When air quality worsens, “an asthmatic feels it before anyone else,” said Dr. Adrian Pristas, a pulmonologist based in Hazlet, New Jersey, who remembered a flood of calls from patients in June during the days of the heaviest smoke.
People with asthma often wheeze, are breathless, have chest tightness and have either nighttime or early-morning coughing.
“I have no doubt that every asthmatic had an uptick in symptoms,” Pristas said. “Some were able to manage it on their own, but some had to call for help.”
Each of the studies looked at different geographic areas—one was national, one was specific to New York state and the last focused on New York City.
Nationally, asthma-associated ER visits were 17% higher than normal during 19 days of wildfire smoke that occurred between late April and early August, according to one CDC study that drew data from about 4,000 U.S. hospitals.
Hospital traffic rose more dramatically in some parts of the country during wildfire smoke: 46% higher in New York and New Jersey.

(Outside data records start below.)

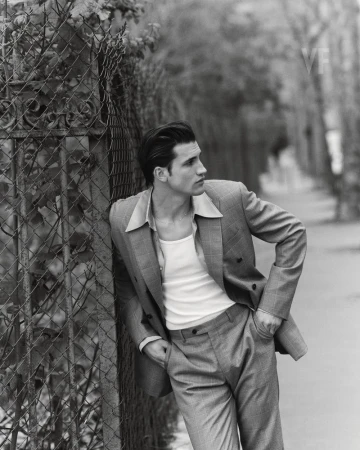 Man wearing a tailored suit jacket over a white tank top leaning against a wire fence on a street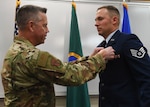 Brig. General Jeremy Horn, Washington Air National Guard commander, pins the Washington State Guardsman Medal on Staff Sgt. Jonathan Tinsley, 116th Air Support Operations Squadron Tactical Air Control Party, Nov. 2, 2019, at Camp Murray, Washington. Tinsley received the medal for stopping an attacker from assaulting two people.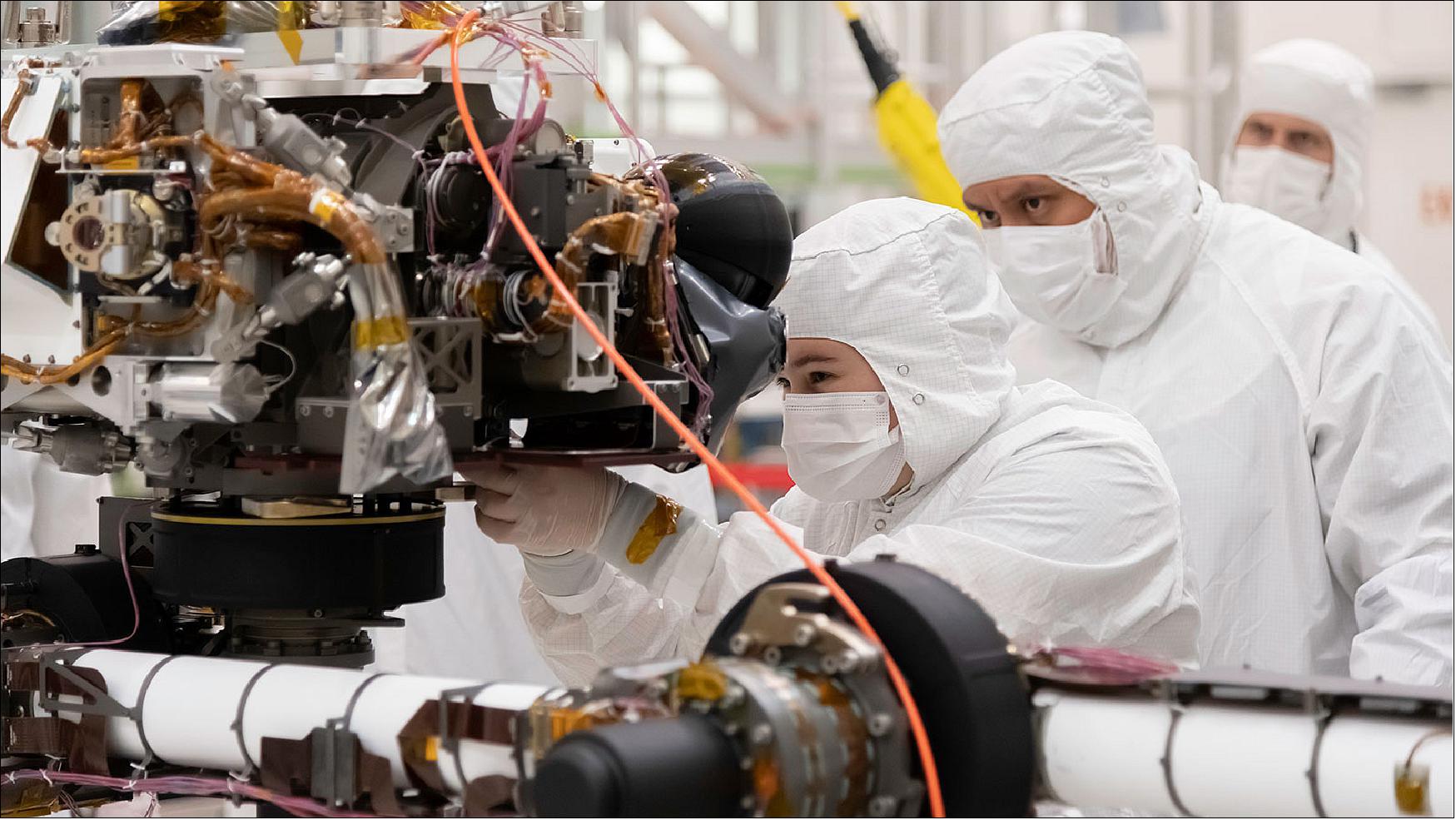Figure 4: Engineers at JPL install a sensor-filled turret on the end of the rover's 2.1 m long robotic arm. The image was taken on July 11, 2019. The rover's turret includes HD cameras, SHERLOC (Scanning Habitable Environments with Raman & Luminescence for Organics & Chemicals) science instrument, PIXL (Planetary Instrument for X-ray Lithochemistry), and a percussive drill and coring mechanism (image credit: NASA/JPL-Caltech)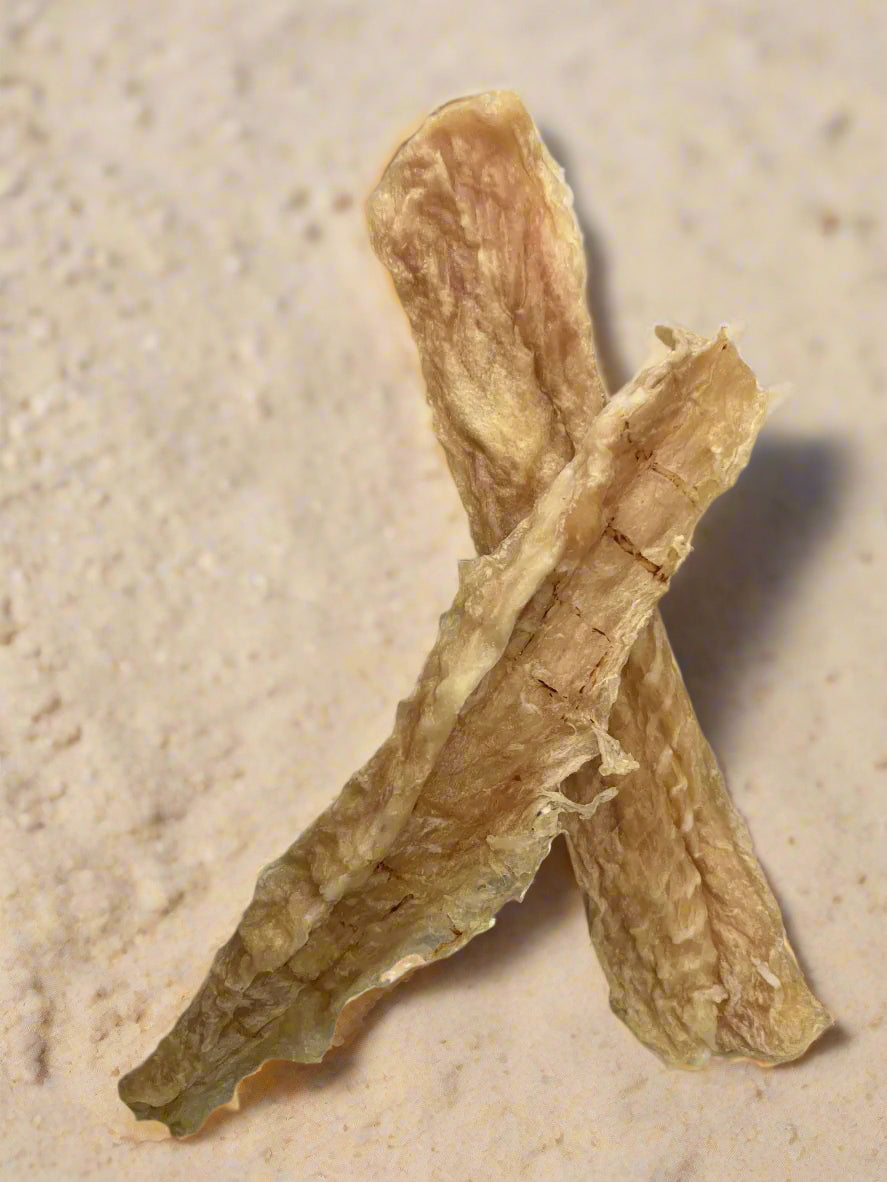 Dried Strips of Fish on a gray background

A second study released by the CDC focused on New York state only, not New York City, because the state and city have separate hospital data bases, one of the authors said.
It found asthma-associated ER visits jumped 82% statewide on the worst air quality day, June 7. The study also said that the central part of New York state saw the highest increases in ER visits—more than twice as high.
The third study, published by the American Journal of Respiratory and Critical Medicine, focused solely on New York City. It found more than a 50% increase in asthma-associated ER visits on June 7, said the study’s lead author, George Thurston of New York University.
None of the studies looked at other measures of health, such as increases in heart attacks or deaths.
Wildfire smoke has tiny particles, called PM2.5, that can embed deep in the lungs and cause severe problems for asthmatics. But problematic as the wildfire smoke was, an analysis showed it had lower amounts of some toxic elements found in urban air pollution, Thurston said.
The third study also attempted to compare the surge in ER visits during the wildfire smoke with what happens at the height of a bad pollen season—and the wildfires led to about 10% more ER visits.
“That’s reassuring. It may not have been as bad as it looked,” Thurston said
Jeffrey Acquaviva, a 52-year-old asthmatic in Holmdel, New Jersey, found that conclusion hard to swallow.
“Yeah, right,” said Acquaviva, who works at family-owned construction business.
As the smoke got worse in June and the air in his backyard grew thick and “golden,” Acquaviva changed the filters on his air conditioners and stayed indoors for 2 1/2 days.
His symptoms still got worse—his breathing dangerously difficult—and finally he was taken by ambulance to a hospital and stayed there three days.
Pristas, Acquaviva’s doctor, recalled how invasive the smoke was: “There was nowhere to hide.”